Problem to work on =
Please render the lines of the rows below as a numbered list, starting with the line that contains "How far away" and going on through the final line of the rows, with blank lines left out.

(Portion of a data file)

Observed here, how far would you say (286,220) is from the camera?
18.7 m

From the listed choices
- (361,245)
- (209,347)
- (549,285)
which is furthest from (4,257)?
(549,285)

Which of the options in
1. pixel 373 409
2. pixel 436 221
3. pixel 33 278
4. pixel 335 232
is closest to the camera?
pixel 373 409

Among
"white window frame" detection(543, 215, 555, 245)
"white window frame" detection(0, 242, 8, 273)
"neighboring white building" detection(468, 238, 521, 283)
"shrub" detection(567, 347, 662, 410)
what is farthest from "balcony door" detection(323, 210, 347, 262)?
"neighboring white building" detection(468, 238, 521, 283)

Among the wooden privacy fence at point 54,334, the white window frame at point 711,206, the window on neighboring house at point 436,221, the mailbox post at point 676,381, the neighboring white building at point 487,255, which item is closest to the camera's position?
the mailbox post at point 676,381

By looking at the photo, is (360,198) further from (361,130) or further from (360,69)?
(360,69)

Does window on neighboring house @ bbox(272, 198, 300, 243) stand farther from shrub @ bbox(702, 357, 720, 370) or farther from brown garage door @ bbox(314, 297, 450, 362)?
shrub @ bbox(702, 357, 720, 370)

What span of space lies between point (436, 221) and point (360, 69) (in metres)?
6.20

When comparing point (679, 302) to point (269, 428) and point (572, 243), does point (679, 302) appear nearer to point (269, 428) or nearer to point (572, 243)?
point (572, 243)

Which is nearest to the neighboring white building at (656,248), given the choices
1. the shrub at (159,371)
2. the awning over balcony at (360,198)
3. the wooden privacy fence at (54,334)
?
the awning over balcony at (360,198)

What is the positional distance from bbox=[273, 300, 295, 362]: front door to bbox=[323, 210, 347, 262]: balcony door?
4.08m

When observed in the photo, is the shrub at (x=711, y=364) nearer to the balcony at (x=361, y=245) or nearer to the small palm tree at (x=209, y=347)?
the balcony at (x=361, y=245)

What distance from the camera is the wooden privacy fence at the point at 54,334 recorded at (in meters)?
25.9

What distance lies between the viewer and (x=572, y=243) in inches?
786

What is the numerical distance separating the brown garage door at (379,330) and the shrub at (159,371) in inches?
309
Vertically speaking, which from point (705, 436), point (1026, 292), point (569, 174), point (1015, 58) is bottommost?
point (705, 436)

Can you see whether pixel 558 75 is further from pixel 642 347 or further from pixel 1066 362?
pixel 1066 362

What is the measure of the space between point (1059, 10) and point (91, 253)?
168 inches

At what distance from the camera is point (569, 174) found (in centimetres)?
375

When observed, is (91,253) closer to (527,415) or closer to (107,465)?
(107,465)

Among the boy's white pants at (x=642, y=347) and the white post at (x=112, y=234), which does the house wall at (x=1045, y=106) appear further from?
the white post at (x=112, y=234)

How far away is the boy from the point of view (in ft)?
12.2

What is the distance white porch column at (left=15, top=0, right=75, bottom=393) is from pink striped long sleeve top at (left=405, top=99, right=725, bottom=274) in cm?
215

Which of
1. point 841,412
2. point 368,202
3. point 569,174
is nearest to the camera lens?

Expected output =
1. How far away is the boy from the point of view (in ft)?
2. 12.2
3. What is the distance white porch column at (left=15, top=0, right=75, bottom=393) is from pink striped long sleeve top at (left=405, top=99, right=725, bottom=274) in cm?
4. 215
5. Which of
6. 1. point 841,412
7. 2. point 368,202
8. 3. point 569,174
9. is nearest to the camera lens?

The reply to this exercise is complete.